55 years in the Mangemangeroa as recounted by Jim Duckworth

jim enviro1

Growing up in a rural area offered Jim and his brother the opportunity to explore the Mangemangeroa estuary, fish in it, build rafts and observe country life.

Jim remembers the dump (on the South side of the present bridge across the valley) as a source of some wonderful “treasures”. One of the best boyhood finds, was the float from a float plane to which, with lots of enthusiasm and effort, a keel was attached. This now proved an absolute gem of a boat which took them down to the Shelley Park sandpit on the out going tide, and up again on the incoming!

One aspect of the dump was the abundant supply of used car tyres which found their way into the estuary; Jim recalls how these made excellent homes for eels. One eel curled up in each tyre!

As a boy, catching sprats was a favourite pastime. These moved in heavy shoals up the estuary beyond the bridge. With the aid of an old wire mattress he and his mates set about catching sprats. Unfortunately the mattress proved an excellent sprat trap and their plan turned to disaster when they realized that they had far more sprats than they could carry. They had to set about  throwing sprats back!

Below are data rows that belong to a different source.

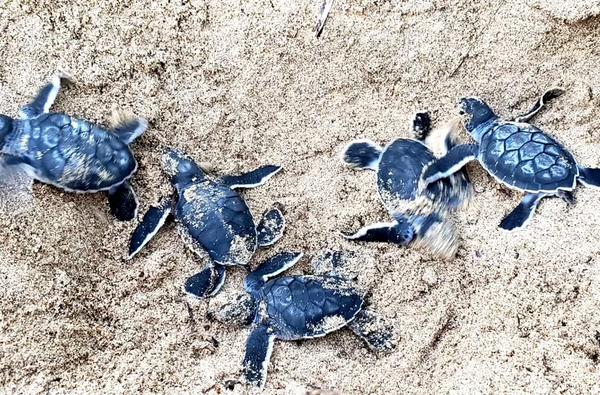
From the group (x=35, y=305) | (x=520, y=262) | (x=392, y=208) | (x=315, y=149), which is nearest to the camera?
(x=35, y=305)

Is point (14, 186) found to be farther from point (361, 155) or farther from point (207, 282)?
point (361, 155)

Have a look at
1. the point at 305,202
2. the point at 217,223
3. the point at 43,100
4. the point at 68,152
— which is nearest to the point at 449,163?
the point at 305,202

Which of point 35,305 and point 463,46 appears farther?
point 463,46

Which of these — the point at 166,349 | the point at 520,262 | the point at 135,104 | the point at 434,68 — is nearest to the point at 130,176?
the point at 135,104

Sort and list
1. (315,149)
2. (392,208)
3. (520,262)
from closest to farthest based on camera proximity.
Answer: (520,262) → (392,208) → (315,149)

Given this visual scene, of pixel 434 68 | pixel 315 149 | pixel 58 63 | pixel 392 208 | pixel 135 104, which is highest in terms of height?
pixel 58 63

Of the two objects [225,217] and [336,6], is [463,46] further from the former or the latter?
[225,217]

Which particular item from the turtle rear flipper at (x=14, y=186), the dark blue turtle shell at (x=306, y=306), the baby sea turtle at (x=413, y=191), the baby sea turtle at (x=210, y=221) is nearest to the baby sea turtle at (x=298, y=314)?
the dark blue turtle shell at (x=306, y=306)
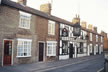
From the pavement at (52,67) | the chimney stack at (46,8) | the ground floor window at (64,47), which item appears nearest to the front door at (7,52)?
the pavement at (52,67)

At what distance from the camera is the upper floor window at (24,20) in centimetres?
1404

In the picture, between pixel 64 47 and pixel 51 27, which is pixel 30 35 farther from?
pixel 64 47

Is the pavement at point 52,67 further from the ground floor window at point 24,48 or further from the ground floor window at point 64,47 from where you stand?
the ground floor window at point 64,47

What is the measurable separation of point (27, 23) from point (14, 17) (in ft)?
6.42

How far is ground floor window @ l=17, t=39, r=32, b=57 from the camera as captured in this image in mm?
13655

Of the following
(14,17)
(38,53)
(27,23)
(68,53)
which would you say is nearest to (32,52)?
(38,53)

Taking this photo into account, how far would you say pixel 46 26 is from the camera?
1747 centimetres

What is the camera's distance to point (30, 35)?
1501 centimetres

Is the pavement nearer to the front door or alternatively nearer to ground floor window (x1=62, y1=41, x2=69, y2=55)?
the front door

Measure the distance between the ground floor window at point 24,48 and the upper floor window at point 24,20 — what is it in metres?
1.67

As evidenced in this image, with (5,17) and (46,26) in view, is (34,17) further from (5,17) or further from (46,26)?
(5,17)

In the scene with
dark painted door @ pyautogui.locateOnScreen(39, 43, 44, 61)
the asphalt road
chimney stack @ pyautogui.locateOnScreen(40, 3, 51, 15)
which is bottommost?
the asphalt road

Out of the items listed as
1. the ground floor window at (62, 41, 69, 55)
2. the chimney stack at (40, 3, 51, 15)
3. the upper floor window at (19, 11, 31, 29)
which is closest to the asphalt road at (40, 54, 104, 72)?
the upper floor window at (19, 11, 31, 29)

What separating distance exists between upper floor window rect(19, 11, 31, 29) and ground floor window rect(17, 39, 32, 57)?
1667 millimetres
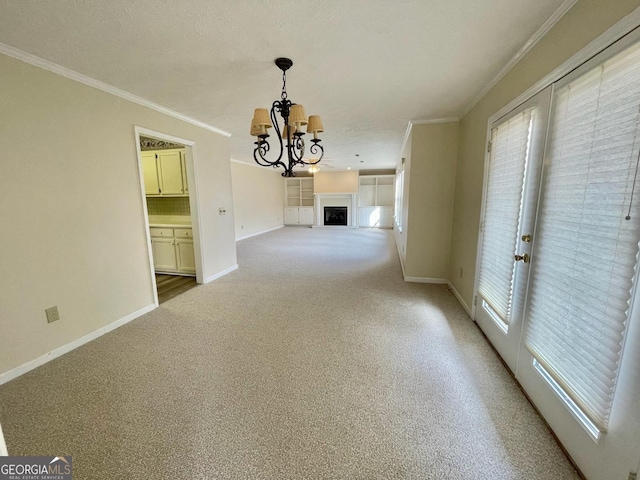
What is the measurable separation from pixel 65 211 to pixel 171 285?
77.6 inches

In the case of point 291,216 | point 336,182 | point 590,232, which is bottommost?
point 291,216

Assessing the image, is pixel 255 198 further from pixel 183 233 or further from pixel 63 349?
pixel 63 349

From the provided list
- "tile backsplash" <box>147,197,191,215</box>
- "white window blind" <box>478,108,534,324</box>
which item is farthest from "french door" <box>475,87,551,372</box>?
"tile backsplash" <box>147,197,191,215</box>

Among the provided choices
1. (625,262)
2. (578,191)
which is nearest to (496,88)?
(578,191)

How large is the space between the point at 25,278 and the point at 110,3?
6.64 feet

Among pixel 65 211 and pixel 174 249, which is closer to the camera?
pixel 65 211

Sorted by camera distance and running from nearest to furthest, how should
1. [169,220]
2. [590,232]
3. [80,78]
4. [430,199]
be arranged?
[590,232] → [80,78] → [430,199] → [169,220]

Life for some people was not easy. The 13 baches along the foreshore below Pokutukawa Ave receive very little sun during the winter months. Jim recalled how his friend’s Mum rowed across the creek to Fowells point to peg her washing on the fence and rowed back to collect it once dry!!

Life was not all playing in the creek; Jim’s Mum had a love of the bush and planted a variety of both native and introduced species on their life style block. The pohutukawas were planted by her in the 1950’s, as well as some of the oaks seen today. This love of trees was encouraged in young Jim and as a boy of 14 he planted a nikau on the property. In later years when building the tennis court Jim’s nikau was on the edge. Rather than remove the nikau the retaining wall required a “bend” in it to ensure that the roots of the nikau were not harmed.